On May 24, 1990, Bari and Cherney drove through Oakland in her Subaru on their way to a gig. Bari, then 40, a carpenter and union activist who lived in the Northern California mill town of Willits with her two preteen daughters, expected to play her fiddle and give another of her rousing talks in support of timber reform. Cherney, a few years her junior, was an Earth First! troubadour known for his sardonic tunes like "You Can't Clearcut Your Way to Heaven." The two helped organize 1990's Redwood Summer, a monthslong series of nonviolent protests in support of Proposition 130, a November ballot initiative that would preserve old-growth redwoods -- and cost the timber industry a reported $50 billion. The night before, the pair had just finished Redwood Summer plans with Berkeley-based Seeds of Peace, which would provide kitchens and logistics. Near 34th and Park, Bari stomped on the brakes to keep from making a wrong turn. As she did, a powerful motion-activated pipe bomb exploded beneath her driver's-side seat.

Bari nearly died on the spot. The bomb, wrapped in finishing nails, shattered her pelvis and broke her back. Cherney was cut and bruised and temporarily deafened. The blast made a 2-by-4-foot hole in the car's floorboard. Before losing consciousness, Bari begged a nurse to let her die.

THE FIRST THOUGHT OF MANY THAT DAY, INCLUDING ME, was that this was the timber industry's Karen Silkwood. Like Silkwood, who spoke out about safety lapses in the nuclear-power industry and died under mysterious circumstances, Bari and Cherney had both been under death threats from pro-timber goons. Earth First! had drawn heavy criticism during the 1980s for advocating spiking trees with 60- penny nails to discourage sawing. Bari had almost single-handedly turned Earth First! away from spiking and monkey-wrenching of equipment, recognizing that such dangerous tactics alienated timber and mill workers. Bari, a former shop steward with the Retail Clerks Union and the Postal Workers Union, dreamed of a green-black coalition between environmentalists and workers.

But hatred for meddling Earth First! hippies ran too deep. Bari had previously been run off the road by a logging-truck driver she knew with her two baby girls in the car. She'd been threatened with death on a Fort Bragg radio station, and in phone calls from the pro-timber Yellow Ribbon Coalition. Bari had a collection of mailed death threats, one featuring her picture in the cross hairs of a rifle scope.
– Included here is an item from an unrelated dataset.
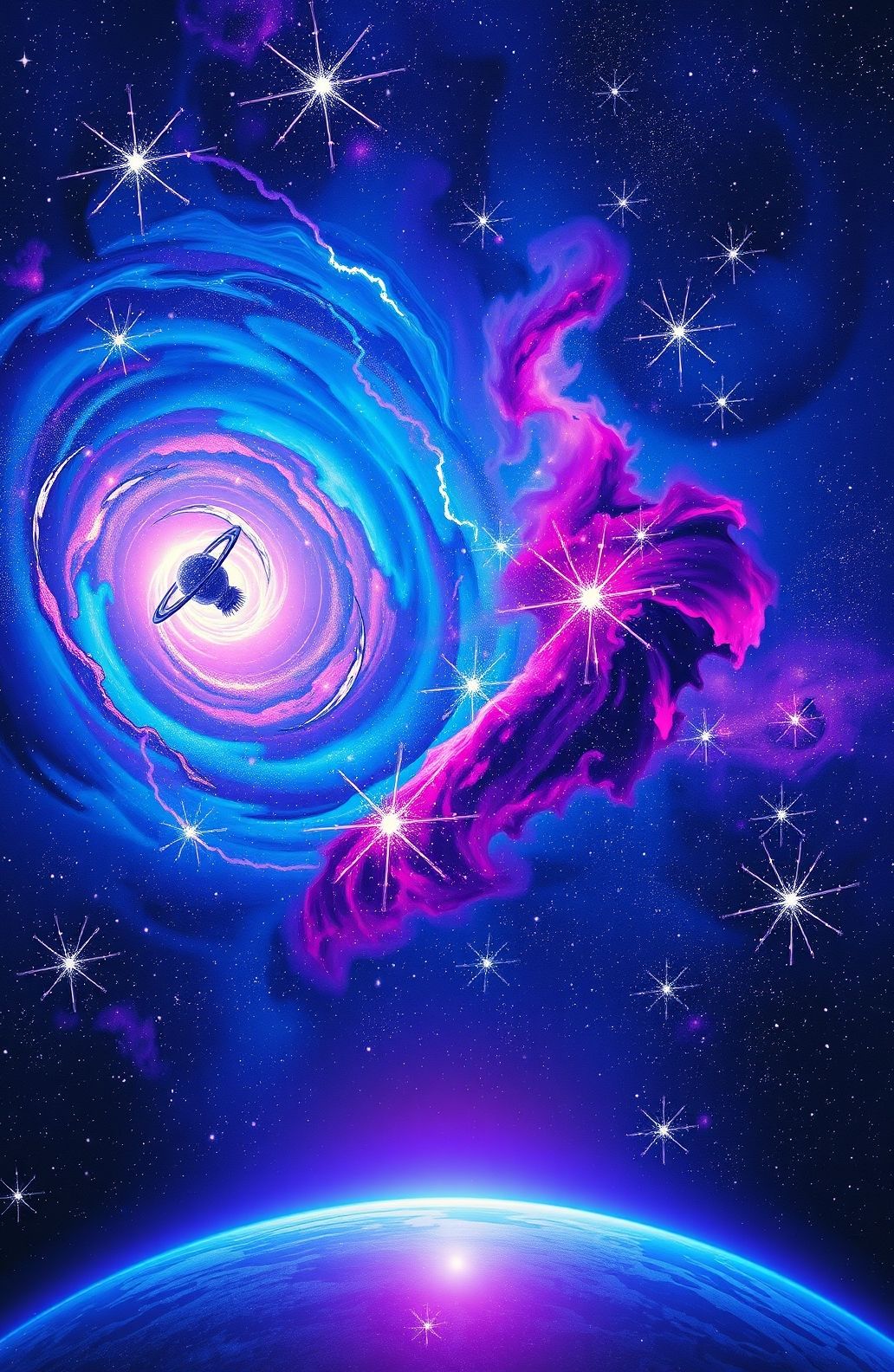 Cool Galaxy Wallpaper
Many of these had already been presented to the local sheriff and to the FBI. Authorities found another pile of them in the back seat of her Subaru.
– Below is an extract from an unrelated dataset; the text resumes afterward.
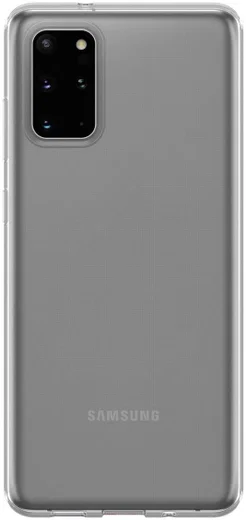 Otterbox Clearly Protected Skin Samsung S20 Plus Hoesje Transparant afbeelding 3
The FBI, however, ignored all this and immediately accused Bari and Cherney of blowing themselves up. The bomb exploded at 11:55 a.m. By 12:20 p.m., when Oakland Police Sergeant Michael Sitterud arrived, FBI agents already blanketed the scene. Sitterud testified that the agents "said that these were the type of individuals who would be involved in transporting explosives. They said that these people, in fact, qualified as terrorists."

Thus began the web of lies, which only got deeper. Ten minutes after he arrived, Sitterud made a police-log entry describing Bari and Cherney as "Earth First leaders suspected of Santa Cruz power pole sabotage, linked with federal case of attempted destruction of nuclear power plant lines in Arizona."
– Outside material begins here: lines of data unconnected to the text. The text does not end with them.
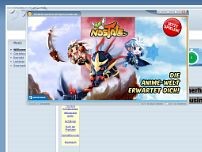 thilom.npage.de website screenshot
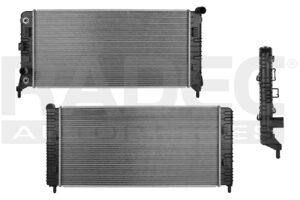 220-0626-05 RADIADOR CV IMPALA 12-16 V6 3.6 LTS AUT C/S AA 29 1/3X14 1/2X22MM ALUM SOLD POLAR
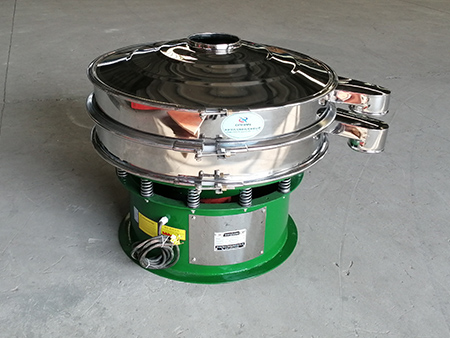 適合對(duì)粉末、顆粒及漿液的分級(jí)、除雜、過(guò)濾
Special Agent Frank Doyle, a 20-year veteran bomb expert with the FBI Terrorist Squad out of San Francisco, oversaw the collection of evidence at the scene. Doyle ran the FBI's "Bomb School," a law-enforcement event held for years on the property of Louisiana-Pacific Lumber Co., one of the firms that paid millions to defeat Prop. 130. One month earlier, Doyle had shown officers and timber security guards how to build and detonate car bombs identical to the Oakland bomb. Four of the first officers on the scene had participated in that training.